Author | : Annika Bautz |
Publisher | : Taylor & Francis |
Total Pages | : 243 |
Release | : 2017-04-28 |
Genre | : Literary Criticism |
ISBN | : 1351851209 |
Download Transatlantic Literature and Transitivity, 1780-1850 Book in PDF, ePub and Kindle
Cover -- Half Title -- Title Page -- Copyright Page -- Contents -- Introduction -- PART I: Travelling Subjects and Transitive Identities -- 1 Reformation in Mansfield Park : The Slave Trade and the Stillpoint of Knowledge -- 2 "That Dreadful, Delightful City": Edgar Allan Poe's Essaying of London -- 3 "Humble Auxiliaries to Nature": Go-Betweens and Natural Knowledge in Crèvecoeur's Journey into Northern Pennsylvania and the State of New York -- 4 Writing Pocahontas: Romantic Women Writers and the Transatlantic Rescuing Indian Maiden -- PART II: Ancient Decline and Nineteenth-Century Moralities -- 5 Women of Colour, Politics and the Plague in Lydia Maria Child's Philothea: A Grecian Romance -- 6 Christian Morality and Roman Depravity: Illustrating Edward Bulwer-Lytton's The Last Days of Pompeii in a Transatlantic Literary Market -- PART III: Transatlantic Print Culture and Transitive Texts -- 7 Virtual Museums in Early America: Transatlantic Magazine Culture and Cultural Memory -- 8 Cultural Transfer in the German Atlantic: Brown, Oertel, and the First Translation of a U.S. Novel -- 9 William Blake's American Afterlives: Transatlantic Poetics in Emerson and Whitman -- 10 American Notes and English Guidebooks: (Re)writing English Literature in Melville and Dickens -- List of Contributors -- Index
Author | : Bernard Bailyn |
Publisher | : Harvard University Press |
Total Pages | : 635 |
Release | : 2009 |
Genre | : History |
ISBN | : 0674032764 |
Download Soundings in Atlantic History Book in PDF, ePub and Kindle
This is a cutting-edge collection of original essays on the connections and structures that made the Atlantic world a coherent regional entity.

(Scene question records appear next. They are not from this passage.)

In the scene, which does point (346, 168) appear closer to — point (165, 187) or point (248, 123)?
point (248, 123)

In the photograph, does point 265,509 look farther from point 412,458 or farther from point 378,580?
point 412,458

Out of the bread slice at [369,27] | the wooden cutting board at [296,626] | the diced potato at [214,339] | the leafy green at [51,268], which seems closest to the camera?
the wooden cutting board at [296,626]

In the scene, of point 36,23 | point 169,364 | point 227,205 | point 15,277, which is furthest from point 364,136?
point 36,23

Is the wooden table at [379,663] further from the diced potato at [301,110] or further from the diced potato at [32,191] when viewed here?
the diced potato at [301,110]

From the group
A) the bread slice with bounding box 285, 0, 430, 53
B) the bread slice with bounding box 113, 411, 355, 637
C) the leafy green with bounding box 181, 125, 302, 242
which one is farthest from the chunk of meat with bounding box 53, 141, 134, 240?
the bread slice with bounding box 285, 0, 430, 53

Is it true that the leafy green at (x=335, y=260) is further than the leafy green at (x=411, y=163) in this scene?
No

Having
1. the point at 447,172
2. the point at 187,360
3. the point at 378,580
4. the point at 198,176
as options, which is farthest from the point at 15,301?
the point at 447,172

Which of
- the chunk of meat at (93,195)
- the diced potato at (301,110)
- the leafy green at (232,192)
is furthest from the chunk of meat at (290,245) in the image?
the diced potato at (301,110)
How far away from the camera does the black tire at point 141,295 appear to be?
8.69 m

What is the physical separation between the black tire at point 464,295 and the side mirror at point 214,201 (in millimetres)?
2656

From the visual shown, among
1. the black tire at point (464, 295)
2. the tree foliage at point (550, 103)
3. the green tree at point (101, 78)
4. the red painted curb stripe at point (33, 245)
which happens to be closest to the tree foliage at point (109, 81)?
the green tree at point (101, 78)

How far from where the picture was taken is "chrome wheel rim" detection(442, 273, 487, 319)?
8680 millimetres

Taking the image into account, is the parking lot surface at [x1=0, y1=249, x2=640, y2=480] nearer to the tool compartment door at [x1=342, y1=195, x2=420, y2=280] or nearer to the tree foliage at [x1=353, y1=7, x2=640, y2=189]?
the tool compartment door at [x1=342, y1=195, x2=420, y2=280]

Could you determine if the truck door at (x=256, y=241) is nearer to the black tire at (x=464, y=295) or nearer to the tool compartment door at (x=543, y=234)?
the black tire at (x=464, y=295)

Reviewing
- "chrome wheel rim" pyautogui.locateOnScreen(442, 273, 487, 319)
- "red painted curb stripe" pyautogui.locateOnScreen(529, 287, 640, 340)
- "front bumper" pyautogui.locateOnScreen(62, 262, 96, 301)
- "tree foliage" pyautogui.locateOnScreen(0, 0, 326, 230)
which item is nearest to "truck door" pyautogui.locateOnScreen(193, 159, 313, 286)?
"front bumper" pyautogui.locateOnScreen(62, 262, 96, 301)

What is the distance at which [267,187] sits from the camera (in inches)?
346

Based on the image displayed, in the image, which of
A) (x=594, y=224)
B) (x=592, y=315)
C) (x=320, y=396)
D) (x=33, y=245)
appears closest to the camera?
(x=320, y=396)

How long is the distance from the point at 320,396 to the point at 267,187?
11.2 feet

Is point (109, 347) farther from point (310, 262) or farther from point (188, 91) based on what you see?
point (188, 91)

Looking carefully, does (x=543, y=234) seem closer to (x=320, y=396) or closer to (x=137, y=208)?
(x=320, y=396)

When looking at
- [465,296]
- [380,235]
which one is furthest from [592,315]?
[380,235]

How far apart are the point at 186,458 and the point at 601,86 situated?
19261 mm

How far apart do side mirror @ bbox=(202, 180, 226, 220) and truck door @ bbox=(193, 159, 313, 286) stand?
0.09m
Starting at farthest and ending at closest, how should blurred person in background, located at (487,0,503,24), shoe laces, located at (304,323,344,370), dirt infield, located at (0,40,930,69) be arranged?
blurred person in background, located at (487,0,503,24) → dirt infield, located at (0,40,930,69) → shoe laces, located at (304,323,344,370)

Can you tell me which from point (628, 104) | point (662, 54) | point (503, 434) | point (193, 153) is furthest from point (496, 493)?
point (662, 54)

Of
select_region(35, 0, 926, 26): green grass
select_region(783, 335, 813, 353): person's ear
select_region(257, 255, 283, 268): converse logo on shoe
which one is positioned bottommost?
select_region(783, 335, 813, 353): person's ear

Author | : Thomas Summerhill |
Publisher | : MSU Press |
Total Pages | : 316 |
Release | : 2004 |
Genre | : Business & Economics |
ISBN | : |
Download Transatlantic Rebels Book in PDF, ePub and Kindle
This collection, by an international array of historians, examines agrarian radicalism in comparative context from 1500 to the present. What unifies the studies is a shared interest in the ways in which agrarian people in the Atlantic world interacted with each other, transmitted and translated ideas, developed new crops or methods, or formulated critiques of the existing social, economic, and political order. All agree, to varying extents, that the Atlantic world is best conceptualized not as a rigid barrier between nations, peoples, and cultures, but rather a frontier, a permeable space with eddies and currents of ideas, cultivars, and human beings. In addition, as these essays indicate, "radicalism" can be found not only in the political realm, but also in the rate and extent of social, economic, and environmental change.